While record-breaking numbers of fossil fuel lobbyists swarmed around COP27 in Sharm-El-Sheikh, and countries dithered about including the words ‘fossil fuels’ in the COP decision text, delegates at a civil society side event heard more straight talk in one hour than they heard so far at the conference.

Oil Change International (OCI), Tearfund, Recourse, the Asian People’s Movement on Debt & Development and the Climate Finance Group for Latin America and the Caribbean (GFLAC) hosted a side event on Wednesday 16th November. It examined progress on the Glasgow Statement pledge for governments to stop funding international fossil fuel projects using public finance.

At the UN COP26 climate conference in Glasgow, 39 countries and institutions, including many EU nations, the United States and Canada, pledged to end international public finance for fossil fuels – with limited exemptions – by the end of 2022. It was one of the most concrete outcomes of the Glasgow summit.

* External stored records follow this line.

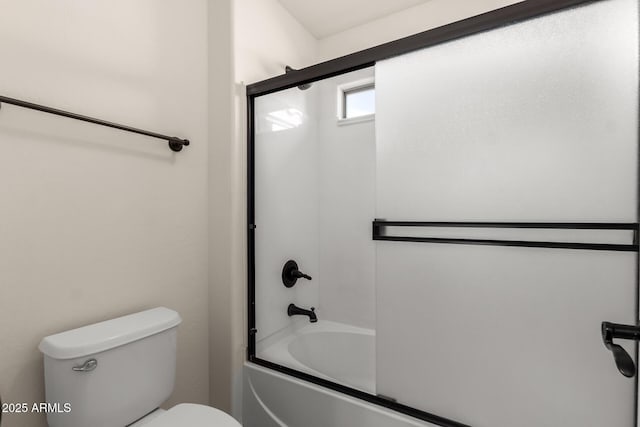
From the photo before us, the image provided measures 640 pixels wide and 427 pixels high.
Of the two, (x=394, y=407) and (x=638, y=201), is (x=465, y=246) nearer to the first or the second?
(x=638, y=201)

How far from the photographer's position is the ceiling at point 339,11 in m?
1.84

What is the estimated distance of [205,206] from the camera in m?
1.62

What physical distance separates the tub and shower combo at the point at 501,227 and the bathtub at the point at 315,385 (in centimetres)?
1

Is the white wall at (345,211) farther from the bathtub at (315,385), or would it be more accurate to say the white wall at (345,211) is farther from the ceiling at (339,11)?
the ceiling at (339,11)

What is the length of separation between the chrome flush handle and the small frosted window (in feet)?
6.13

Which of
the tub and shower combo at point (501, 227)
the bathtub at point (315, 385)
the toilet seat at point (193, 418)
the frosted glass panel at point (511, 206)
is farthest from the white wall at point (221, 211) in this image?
the frosted glass panel at point (511, 206)

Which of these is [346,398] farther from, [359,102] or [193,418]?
[359,102]

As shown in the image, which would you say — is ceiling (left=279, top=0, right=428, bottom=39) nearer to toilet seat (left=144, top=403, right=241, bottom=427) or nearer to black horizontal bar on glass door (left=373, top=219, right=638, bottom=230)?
black horizontal bar on glass door (left=373, top=219, right=638, bottom=230)

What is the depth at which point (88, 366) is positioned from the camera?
3.24ft

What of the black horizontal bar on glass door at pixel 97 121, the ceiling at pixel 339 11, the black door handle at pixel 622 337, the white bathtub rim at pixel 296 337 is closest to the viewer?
the black door handle at pixel 622 337

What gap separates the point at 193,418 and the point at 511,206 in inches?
52.2

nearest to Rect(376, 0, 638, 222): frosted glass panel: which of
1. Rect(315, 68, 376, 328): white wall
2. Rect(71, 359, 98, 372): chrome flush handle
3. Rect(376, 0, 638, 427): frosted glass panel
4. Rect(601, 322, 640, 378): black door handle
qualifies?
Rect(376, 0, 638, 427): frosted glass panel

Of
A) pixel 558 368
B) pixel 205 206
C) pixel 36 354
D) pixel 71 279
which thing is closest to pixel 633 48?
pixel 558 368

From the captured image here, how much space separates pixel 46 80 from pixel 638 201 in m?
1.92
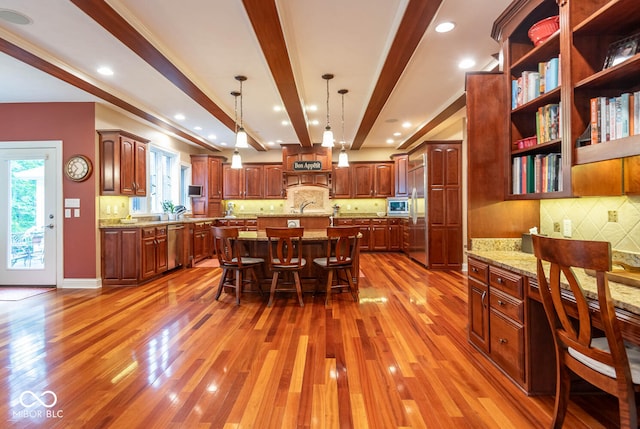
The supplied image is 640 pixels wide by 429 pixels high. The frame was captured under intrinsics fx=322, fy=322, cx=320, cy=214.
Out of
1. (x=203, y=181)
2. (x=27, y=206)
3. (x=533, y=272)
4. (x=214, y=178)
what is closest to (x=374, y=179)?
(x=214, y=178)

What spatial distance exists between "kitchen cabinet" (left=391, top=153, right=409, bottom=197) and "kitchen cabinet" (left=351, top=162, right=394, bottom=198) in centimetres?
22

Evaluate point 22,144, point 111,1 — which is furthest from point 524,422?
point 22,144

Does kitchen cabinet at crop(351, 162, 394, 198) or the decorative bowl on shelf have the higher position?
the decorative bowl on shelf

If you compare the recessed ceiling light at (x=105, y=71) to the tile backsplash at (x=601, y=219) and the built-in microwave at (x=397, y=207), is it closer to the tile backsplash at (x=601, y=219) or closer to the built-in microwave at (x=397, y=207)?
the tile backsplash at (x=601, y=219)

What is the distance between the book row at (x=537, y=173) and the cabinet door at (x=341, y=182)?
6.16 metres

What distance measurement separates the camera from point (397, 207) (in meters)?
8.30

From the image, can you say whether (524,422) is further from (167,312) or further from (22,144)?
(22,144)

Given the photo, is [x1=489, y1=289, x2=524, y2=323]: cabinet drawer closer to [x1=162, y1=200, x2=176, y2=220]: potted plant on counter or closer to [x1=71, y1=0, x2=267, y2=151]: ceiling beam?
[x1=71, y1=0, x2=267, y2=151]: ceiling beam

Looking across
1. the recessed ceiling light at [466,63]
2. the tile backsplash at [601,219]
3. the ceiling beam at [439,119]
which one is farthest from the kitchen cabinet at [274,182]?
the tile backsplash at [601,219]

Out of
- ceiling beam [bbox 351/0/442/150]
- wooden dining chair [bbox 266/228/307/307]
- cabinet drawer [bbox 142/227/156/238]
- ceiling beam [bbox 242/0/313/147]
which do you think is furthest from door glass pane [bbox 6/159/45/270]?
ceiling beam [bbox 351/0/442/150]

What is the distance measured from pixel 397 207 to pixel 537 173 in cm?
600

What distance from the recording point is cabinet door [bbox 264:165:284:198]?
8.67m

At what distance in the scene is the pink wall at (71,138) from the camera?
187 inches

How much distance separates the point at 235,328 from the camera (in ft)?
10.2
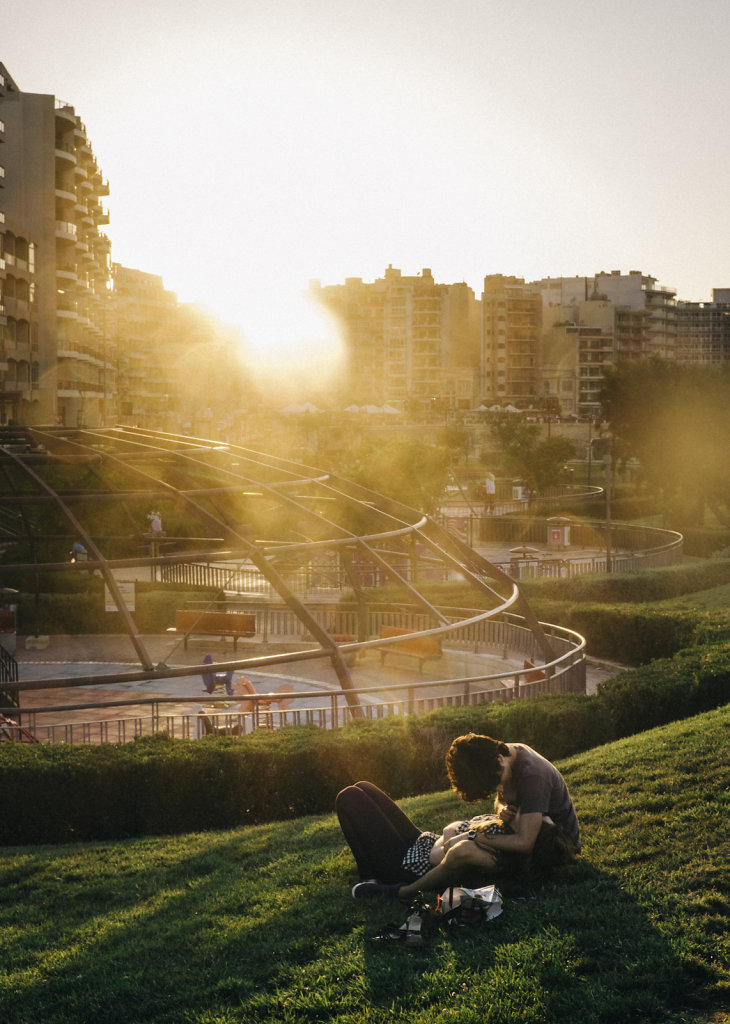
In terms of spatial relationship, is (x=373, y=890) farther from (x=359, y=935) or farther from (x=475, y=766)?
(x=475, y=766)

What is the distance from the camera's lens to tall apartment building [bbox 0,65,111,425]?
202 ft

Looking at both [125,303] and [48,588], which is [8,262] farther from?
[125,303]

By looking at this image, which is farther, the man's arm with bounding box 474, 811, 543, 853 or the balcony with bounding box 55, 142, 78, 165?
the balcony with bounding box 55, 142, 78, 165

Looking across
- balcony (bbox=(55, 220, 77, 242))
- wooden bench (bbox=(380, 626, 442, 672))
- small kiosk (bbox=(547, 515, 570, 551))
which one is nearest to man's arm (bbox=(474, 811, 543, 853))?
wooden bench (bbox=(380, 626, 442, 672))

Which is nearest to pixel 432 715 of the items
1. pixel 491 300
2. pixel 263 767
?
pixel 263 767

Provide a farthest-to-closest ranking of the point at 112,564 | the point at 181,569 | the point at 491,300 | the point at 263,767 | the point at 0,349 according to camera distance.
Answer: the point at 491,300
the point at 0,349
the point at 181,569
the point at 112,564
the point at 263,767

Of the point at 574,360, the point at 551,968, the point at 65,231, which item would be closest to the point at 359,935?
the point at 551,968

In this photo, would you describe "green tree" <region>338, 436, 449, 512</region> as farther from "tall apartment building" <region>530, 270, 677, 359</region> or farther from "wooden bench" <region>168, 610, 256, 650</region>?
"tall apartment building" <region>530, 270, 677, 359</region>

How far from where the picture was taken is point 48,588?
28.7 meters

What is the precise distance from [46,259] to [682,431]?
140 feet

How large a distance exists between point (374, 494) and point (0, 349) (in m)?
41.1

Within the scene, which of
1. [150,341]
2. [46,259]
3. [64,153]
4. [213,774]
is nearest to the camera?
[213,774]

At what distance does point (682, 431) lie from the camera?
163 ft

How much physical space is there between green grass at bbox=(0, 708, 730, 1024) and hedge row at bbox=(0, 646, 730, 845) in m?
1.62
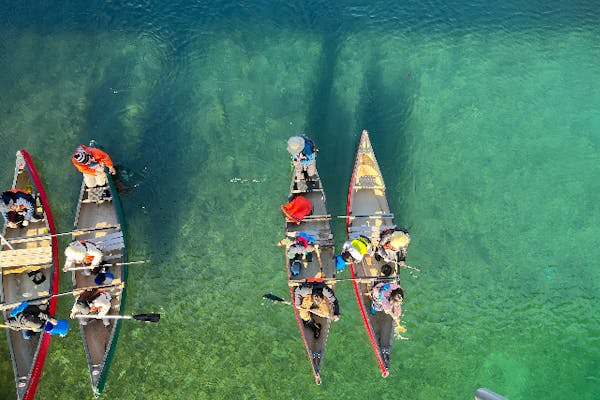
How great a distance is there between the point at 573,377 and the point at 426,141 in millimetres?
7633

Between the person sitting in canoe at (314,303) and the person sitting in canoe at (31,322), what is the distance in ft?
19.4

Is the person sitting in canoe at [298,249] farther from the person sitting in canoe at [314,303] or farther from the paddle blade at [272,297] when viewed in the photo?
the paddle blade at [272,297]

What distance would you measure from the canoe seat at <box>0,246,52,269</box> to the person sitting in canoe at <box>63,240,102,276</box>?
83cm

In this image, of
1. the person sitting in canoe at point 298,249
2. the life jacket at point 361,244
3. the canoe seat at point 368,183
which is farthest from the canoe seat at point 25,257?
the canoe seat at point 368,183

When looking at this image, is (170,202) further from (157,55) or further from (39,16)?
(39,16)

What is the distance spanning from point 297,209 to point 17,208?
7365 millimetres

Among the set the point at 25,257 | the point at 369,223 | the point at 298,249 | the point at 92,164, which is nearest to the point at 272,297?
the point at 298,249

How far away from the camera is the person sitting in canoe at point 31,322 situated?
34.4 feet

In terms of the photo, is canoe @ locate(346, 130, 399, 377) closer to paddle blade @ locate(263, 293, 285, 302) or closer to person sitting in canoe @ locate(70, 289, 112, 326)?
paddle blade @ locate(263, 293, 285, 302)

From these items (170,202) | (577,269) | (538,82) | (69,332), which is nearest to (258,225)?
(170,202)

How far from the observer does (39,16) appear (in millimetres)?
15328

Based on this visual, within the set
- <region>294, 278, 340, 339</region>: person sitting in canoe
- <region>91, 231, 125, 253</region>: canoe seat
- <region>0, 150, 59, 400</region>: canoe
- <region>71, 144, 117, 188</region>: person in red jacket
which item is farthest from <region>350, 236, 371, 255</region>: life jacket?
<region>0, 150, 59, 400</region>: canoe

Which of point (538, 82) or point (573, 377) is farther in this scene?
point (538, 82)

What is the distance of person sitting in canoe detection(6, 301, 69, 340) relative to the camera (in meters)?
10.5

With just a month to go, will these pledges be fulfilled?

Ugandan climate activist Vanessa Nakate opened the event with a blistering speech that left panelists visibly emotional, detailing the pain and suffering caused in the Global South by the North’s fossil fuel addiction.

Nakate singled out Canada, the United States, Germany, and Italy in particular for backsliding on their Glasgow promise to stop funding fossils. “This outrages me,” she told attendees. 

In the run-up to the conference, Canada, Germany and Italy have shown signs of reneging on their Glasgow Statement commitment. The United States has an ‘interim policy’ but has refused to make it public. The leaked guidance has concerning loopholes for “energy security” and may allow fossil finance to continue.

OCI’s Laurie van der Burg detailed where countries are at. There is some good news – over the last three years, on average, there has been a 35% decrease in public finance for fossil fuels. About a quarter of this can be explained by policies that restrict fossil fuels. But for this decrease to be sustained, countries must deliver on their Glasgow pledge. G20 nations and multilateral development banks are still backing at least USD $55 billion per year in oil, gas, and coal projects, almost twice the support provided for clean energy, which averaged only $29 billion per year. 

On the country level, good policies have been published by the UK, Denmark, France, Sweden, Finland, and the European Investment Bank. Belgium and the Netherlands have published policies with significant loopholes. A handful of major financier countries like Canada, Germany, Italy, the United States, Switzerland,and Spain have not yet published their policies. 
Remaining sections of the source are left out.